## DESCRIPTION OF THE TASK
In the material below, find the line containing "Black Flat Top Statement Sunglasses 1" and the line containing "Aranaz Circolo Bucket Bag With Straps". Output those two lines and all lines between them exactly, without pictures.

## RECORD EXTRACTS
========================================================================

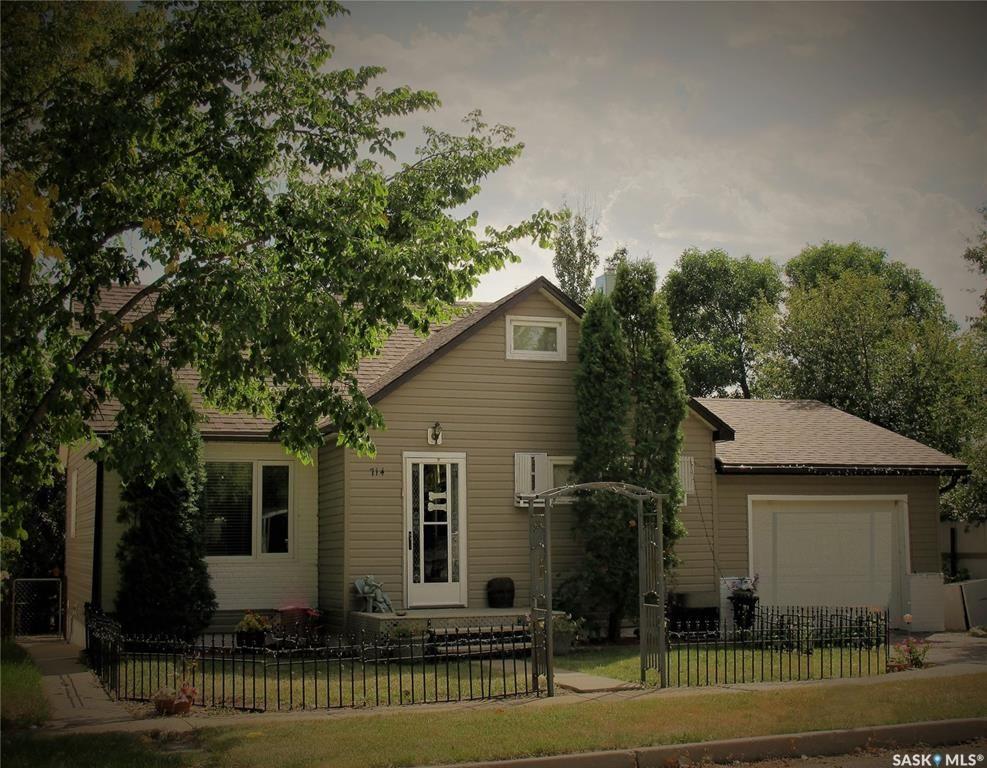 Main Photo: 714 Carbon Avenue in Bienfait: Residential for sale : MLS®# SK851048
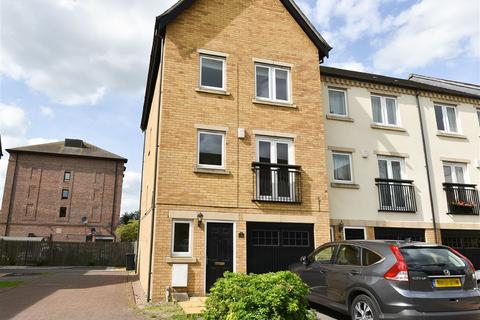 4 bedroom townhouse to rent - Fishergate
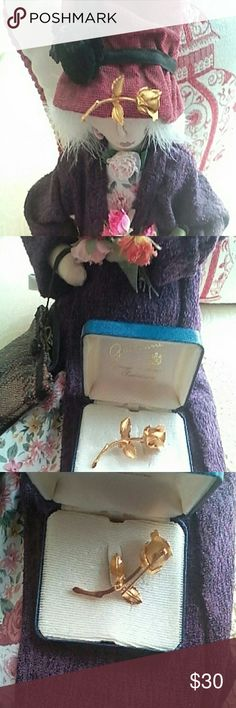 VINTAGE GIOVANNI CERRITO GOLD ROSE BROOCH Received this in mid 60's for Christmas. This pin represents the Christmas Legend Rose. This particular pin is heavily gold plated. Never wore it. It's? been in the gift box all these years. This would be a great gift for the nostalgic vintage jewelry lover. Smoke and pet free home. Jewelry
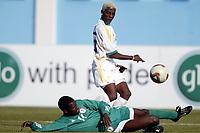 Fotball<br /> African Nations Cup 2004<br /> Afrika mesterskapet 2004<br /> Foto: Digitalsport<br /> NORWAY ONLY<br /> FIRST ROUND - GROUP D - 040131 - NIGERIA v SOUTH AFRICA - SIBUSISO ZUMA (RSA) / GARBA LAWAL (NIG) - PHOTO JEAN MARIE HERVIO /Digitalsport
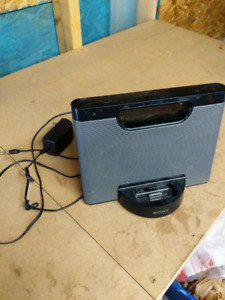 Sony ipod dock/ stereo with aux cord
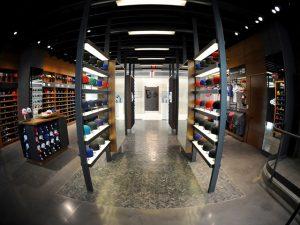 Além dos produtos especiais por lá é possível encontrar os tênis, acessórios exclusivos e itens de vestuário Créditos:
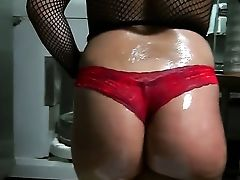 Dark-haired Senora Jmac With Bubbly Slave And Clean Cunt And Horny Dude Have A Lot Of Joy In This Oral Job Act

========================================================================

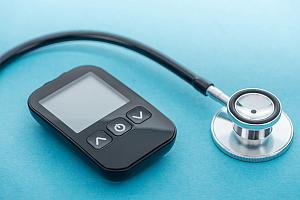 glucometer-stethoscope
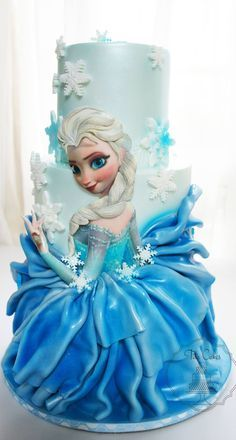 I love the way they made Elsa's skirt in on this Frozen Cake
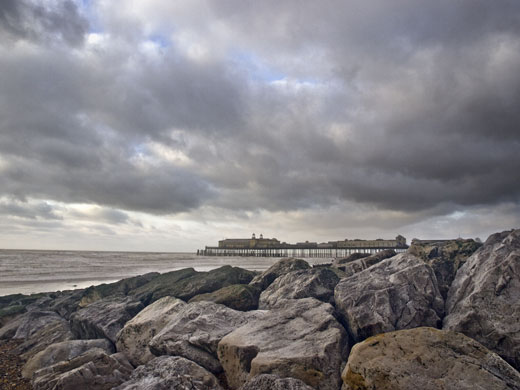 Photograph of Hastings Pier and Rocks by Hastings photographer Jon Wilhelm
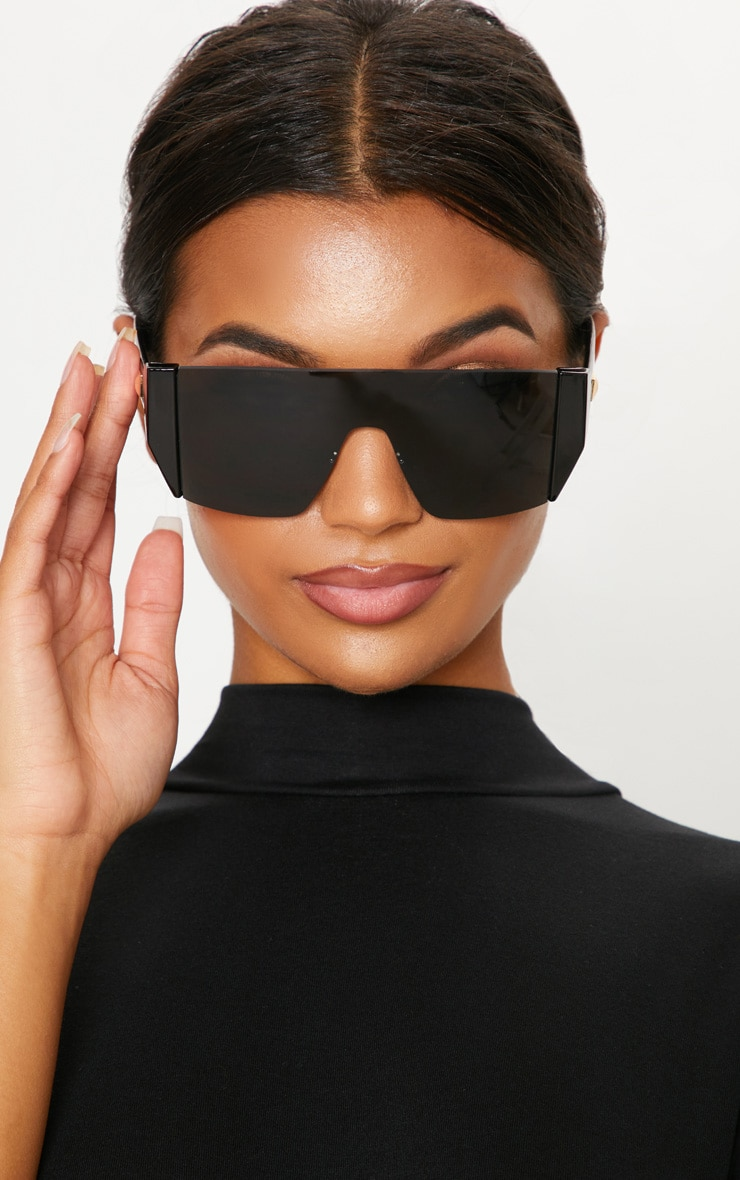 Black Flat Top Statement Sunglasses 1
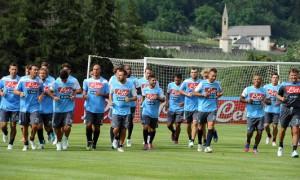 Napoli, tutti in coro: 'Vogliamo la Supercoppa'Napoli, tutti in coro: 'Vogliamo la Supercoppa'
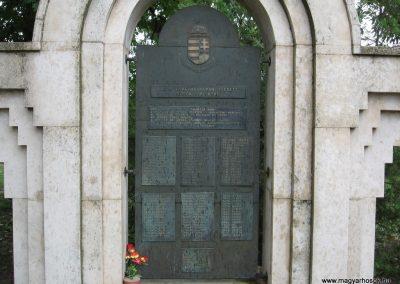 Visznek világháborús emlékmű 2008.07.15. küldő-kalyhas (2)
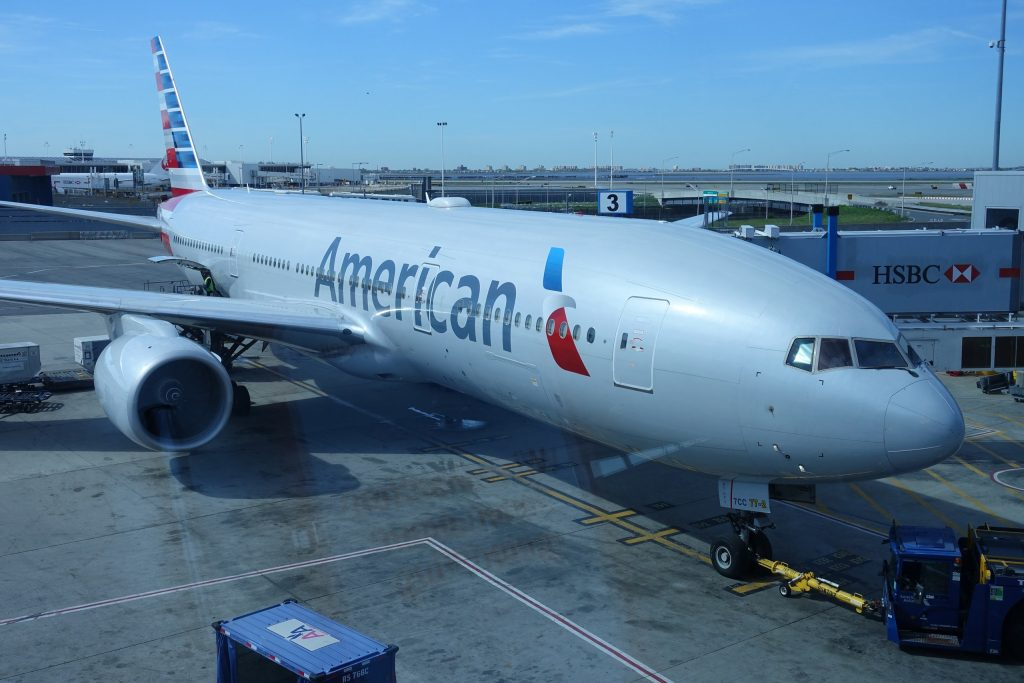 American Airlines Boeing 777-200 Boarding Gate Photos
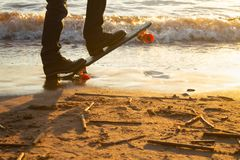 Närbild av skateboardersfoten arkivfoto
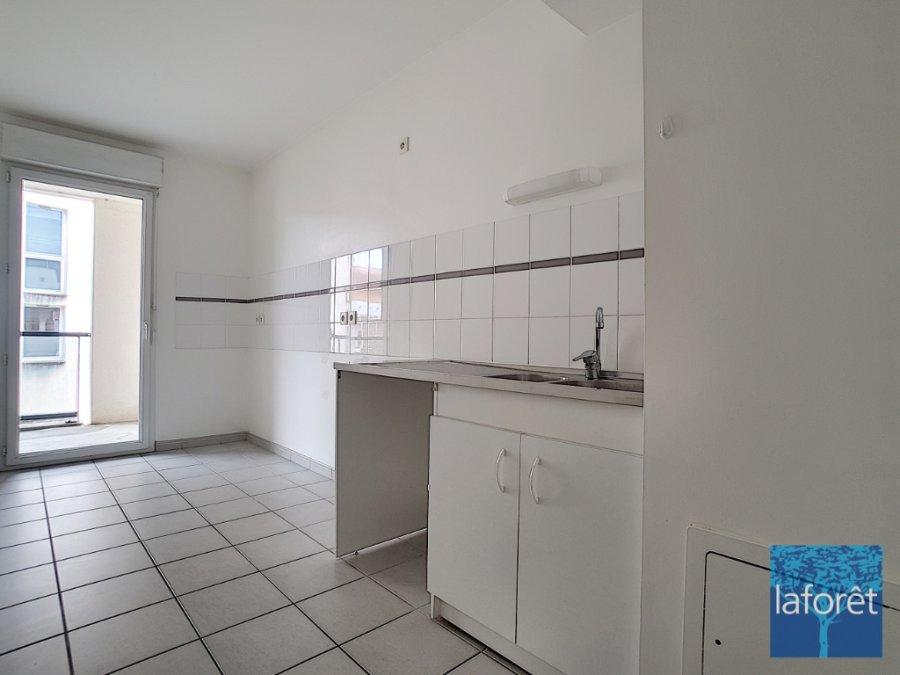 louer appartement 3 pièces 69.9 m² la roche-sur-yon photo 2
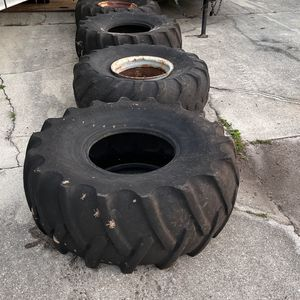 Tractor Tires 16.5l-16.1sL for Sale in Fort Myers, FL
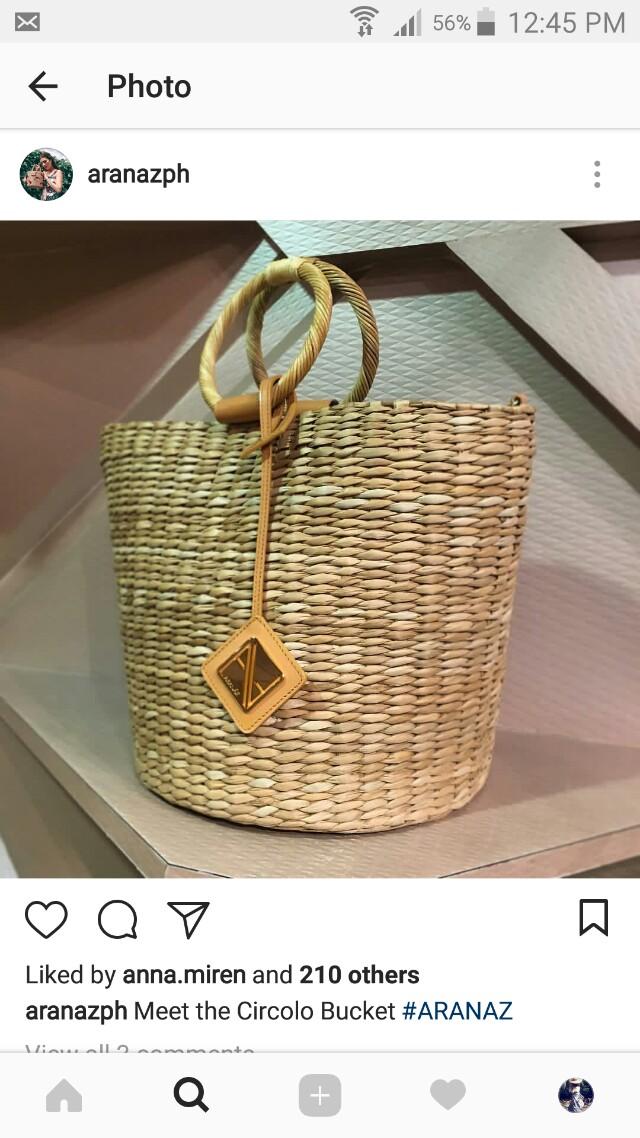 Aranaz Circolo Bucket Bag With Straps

========================================================================

## RESPONSE
 Black Flat Top Statement Sunglasses 1
 Napoli, tutti in coro: 'Vogliamo la Supercoppa'Napoli, tutti in coro: 'Vogliamo la Supercoppa'
 Visznek világháborús emlékmű 2008.07.15. küldő-kalyhas (2)
 American Airlines Boeing 777-200 Boarding Gate Photos
 Närbild av skateboardersfoten arkivfoto
 louer appartement 3 pièces 69.9 m² la roche-sur-yon photo 2
 Tractor Tires 16.5l-16.1sL for Sale in Fort Myers, FL
 Aranaz Circolo Bucket Bag With Straps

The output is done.